(Zur Aufgabe) Schreiben Sie aus dem Abschnitt über „Der Sandmann“ die Stelle von „Die Beziehungen zwischen“ bis einschließlich „Fantasie zu trennen.“ wörtlich ab.

E.T.A. Hoffmanns "Der Sandmann" ist eine komplexe Erzählung über Wahnsinn, Realität und Täuschung.
Nathanael, die Hauptfigur der Geschichte, wird von traumatischen Kindheitserinnerungen an den Sandmann geplagt. Seine psychische Zerrüttung beginnt mit dem mysteriösen Tod seines Vaters, den er mit der düsteren Gestalt des Advokaten Coppelius verbindet. Das Augenmotiv zieht sich als zentrales Symbol durch die gesamte Erzählung und steht für die Wahrnehmung von Realität und Illusion. Warum ist Nathanael wahnsinnig? Seine Psychose entwickelt sich aus der Vermischung von Kindheitstraumata, der Unfähigkeit zwischen Realität und Fantasie zu unterscheiden, und der pathologischen Fixierung auf die Figuren Coppelius und Coppola.
Die Beziehungen zwischen den Charakteren sind komplex: Clara, Nathanaels Verlobte, verkörpert Vernunft und Realitätssinn, während Olimpia, die mechanische Puppe, seine wahnhafte Projektion idealer Liebe darstellt. Das Doppelgängermotiv manifestiert sich besonders in den Figuren Coppelius und Coppola, die möglicherweise ein und dieselbe Person sind. Diese Dualität ist typisch für die Romantik und spiegelt die Spaltung zwischen rationaler und fantastischer Weltwahrnehmung wider. Nathanaels tragisches Ende - sein Sprung vom Turm - resultiert aus der finalen Konfrontation mit seinen Wahnvorstellungen, ausgelöst durch Coppolas Perspektiv. Seine psychische Krankheit kann aus heutiger Sicht als eine Form der Schizophrenie oder paranoiden Psychose interpretiert werden, gekennzeichnet durch Verfolgungswahn und die Unfähigkeit, Realität von Fantasie zu trennen.

(Angezeigte Daten)
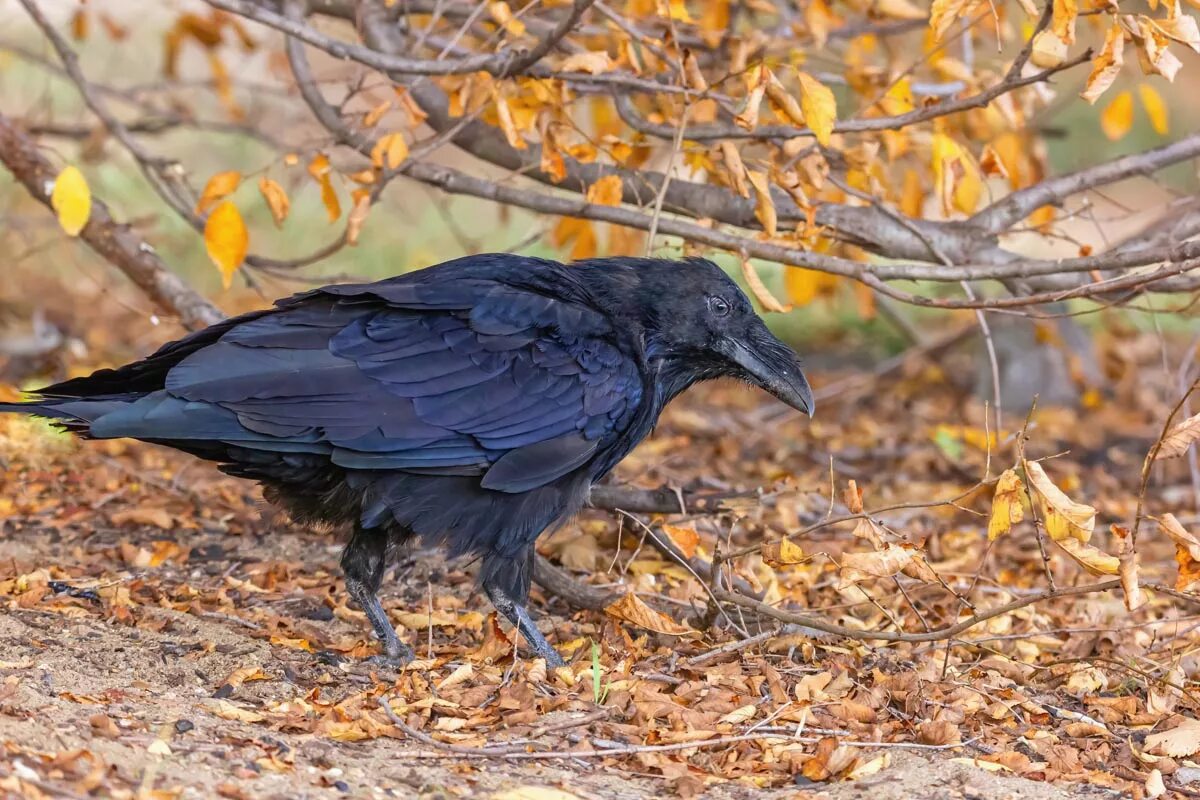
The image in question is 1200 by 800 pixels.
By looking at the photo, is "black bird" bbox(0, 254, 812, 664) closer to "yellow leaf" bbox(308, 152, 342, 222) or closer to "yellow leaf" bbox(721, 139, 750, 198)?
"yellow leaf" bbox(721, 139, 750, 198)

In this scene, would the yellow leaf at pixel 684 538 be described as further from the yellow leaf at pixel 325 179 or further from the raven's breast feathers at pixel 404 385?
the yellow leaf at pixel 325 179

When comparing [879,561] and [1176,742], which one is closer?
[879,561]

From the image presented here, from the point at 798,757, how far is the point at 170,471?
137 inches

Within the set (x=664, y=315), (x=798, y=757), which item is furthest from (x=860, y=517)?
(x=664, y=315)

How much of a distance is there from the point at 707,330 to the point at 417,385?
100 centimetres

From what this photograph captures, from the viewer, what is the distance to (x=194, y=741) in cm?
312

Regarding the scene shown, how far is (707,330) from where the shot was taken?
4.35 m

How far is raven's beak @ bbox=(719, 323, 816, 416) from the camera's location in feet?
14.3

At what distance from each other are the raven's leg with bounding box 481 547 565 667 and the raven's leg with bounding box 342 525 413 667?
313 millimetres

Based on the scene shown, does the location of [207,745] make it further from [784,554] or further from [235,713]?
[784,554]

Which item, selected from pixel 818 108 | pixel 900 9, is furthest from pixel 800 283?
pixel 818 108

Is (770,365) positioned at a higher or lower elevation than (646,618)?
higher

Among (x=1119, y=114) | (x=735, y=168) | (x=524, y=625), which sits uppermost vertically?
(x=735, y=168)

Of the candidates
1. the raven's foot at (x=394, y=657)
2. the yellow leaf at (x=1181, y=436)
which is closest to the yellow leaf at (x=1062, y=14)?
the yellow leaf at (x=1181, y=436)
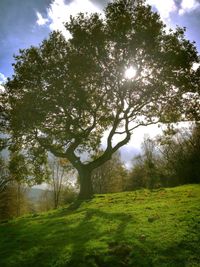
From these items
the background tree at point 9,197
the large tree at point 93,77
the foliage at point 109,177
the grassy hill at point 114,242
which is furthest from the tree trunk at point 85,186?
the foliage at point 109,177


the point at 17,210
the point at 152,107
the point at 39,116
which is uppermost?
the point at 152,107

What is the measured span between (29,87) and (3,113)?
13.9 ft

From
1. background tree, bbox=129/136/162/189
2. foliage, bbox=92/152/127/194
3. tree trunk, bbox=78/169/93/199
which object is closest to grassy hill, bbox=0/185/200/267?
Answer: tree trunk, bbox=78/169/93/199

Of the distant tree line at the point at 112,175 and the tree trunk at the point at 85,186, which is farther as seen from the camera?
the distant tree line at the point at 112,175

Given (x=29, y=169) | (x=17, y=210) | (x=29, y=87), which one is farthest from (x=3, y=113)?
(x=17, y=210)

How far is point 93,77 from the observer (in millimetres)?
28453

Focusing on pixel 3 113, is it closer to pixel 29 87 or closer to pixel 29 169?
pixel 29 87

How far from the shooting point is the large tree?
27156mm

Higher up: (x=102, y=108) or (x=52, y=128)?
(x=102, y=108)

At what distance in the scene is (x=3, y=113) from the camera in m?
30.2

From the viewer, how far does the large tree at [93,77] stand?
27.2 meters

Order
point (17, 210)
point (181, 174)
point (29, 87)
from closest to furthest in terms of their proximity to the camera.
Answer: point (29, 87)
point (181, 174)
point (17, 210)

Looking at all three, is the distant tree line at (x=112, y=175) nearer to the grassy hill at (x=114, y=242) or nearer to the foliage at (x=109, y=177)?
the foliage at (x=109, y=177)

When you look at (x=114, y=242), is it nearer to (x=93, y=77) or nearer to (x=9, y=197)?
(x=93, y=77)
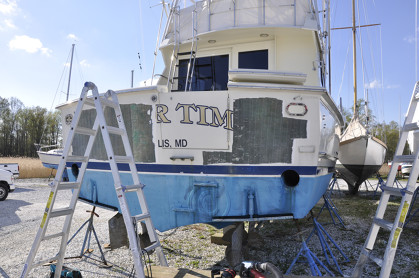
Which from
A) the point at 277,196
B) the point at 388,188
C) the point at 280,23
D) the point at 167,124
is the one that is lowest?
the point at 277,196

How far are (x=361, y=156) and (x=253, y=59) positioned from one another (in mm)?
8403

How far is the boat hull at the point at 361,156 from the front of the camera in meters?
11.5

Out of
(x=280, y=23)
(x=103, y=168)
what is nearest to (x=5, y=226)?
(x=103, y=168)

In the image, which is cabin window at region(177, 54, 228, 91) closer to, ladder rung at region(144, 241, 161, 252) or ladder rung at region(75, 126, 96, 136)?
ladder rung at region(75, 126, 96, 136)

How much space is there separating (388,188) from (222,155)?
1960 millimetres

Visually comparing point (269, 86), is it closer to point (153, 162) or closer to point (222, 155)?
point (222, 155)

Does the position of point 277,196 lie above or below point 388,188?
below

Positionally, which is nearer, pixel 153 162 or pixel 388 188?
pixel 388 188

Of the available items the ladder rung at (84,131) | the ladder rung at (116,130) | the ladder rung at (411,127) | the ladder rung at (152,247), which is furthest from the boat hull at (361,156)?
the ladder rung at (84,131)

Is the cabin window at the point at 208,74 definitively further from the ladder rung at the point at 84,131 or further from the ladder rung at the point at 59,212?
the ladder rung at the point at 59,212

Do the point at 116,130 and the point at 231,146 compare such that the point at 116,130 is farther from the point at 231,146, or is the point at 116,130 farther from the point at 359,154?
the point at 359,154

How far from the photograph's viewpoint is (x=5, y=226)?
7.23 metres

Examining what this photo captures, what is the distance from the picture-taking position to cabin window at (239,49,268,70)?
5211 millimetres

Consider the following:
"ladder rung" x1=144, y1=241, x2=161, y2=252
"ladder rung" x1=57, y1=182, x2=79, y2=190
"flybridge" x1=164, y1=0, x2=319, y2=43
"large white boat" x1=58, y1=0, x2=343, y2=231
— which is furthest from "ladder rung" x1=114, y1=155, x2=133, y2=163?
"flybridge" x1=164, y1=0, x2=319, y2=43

(Ergebnis)
Die Beziehungen zwischen den Charakteren sind komplex: Clara, Nathanaels Verlobte, verkörpert Vernunft und Realitätssinn, während Olimpia, die mechanische Puppe, seine wahnhafte Projektion idealer Liebe darstellt. Das Doppelgängermotiv manifestiert sich besonders in den Figuren Coppelius und Coppola, die möglicherweise ein und dieselbe Person sind. Diese Dualität ist typisch für die Romantik und spiegelt die Spaltung zwischen rationaler und fantastischer Weltwahrnehmung wider. Nathanaels tragisches Ende - sein Sprung vom Turm - resultiert aus der finalen Konfrontation mit seinen Wahnvorstellungen, ausgelöst durch Coppolas Perspektiv. Seine psychische Krankheit kann aus heutiger Sicht als eine Form der Schizophrenie oder paranoiden Psychose interpretiert werden, gekennzeichnet durch Verfolgungswahn und die Unfähigkeit, Realität von Fantasie zu trennen.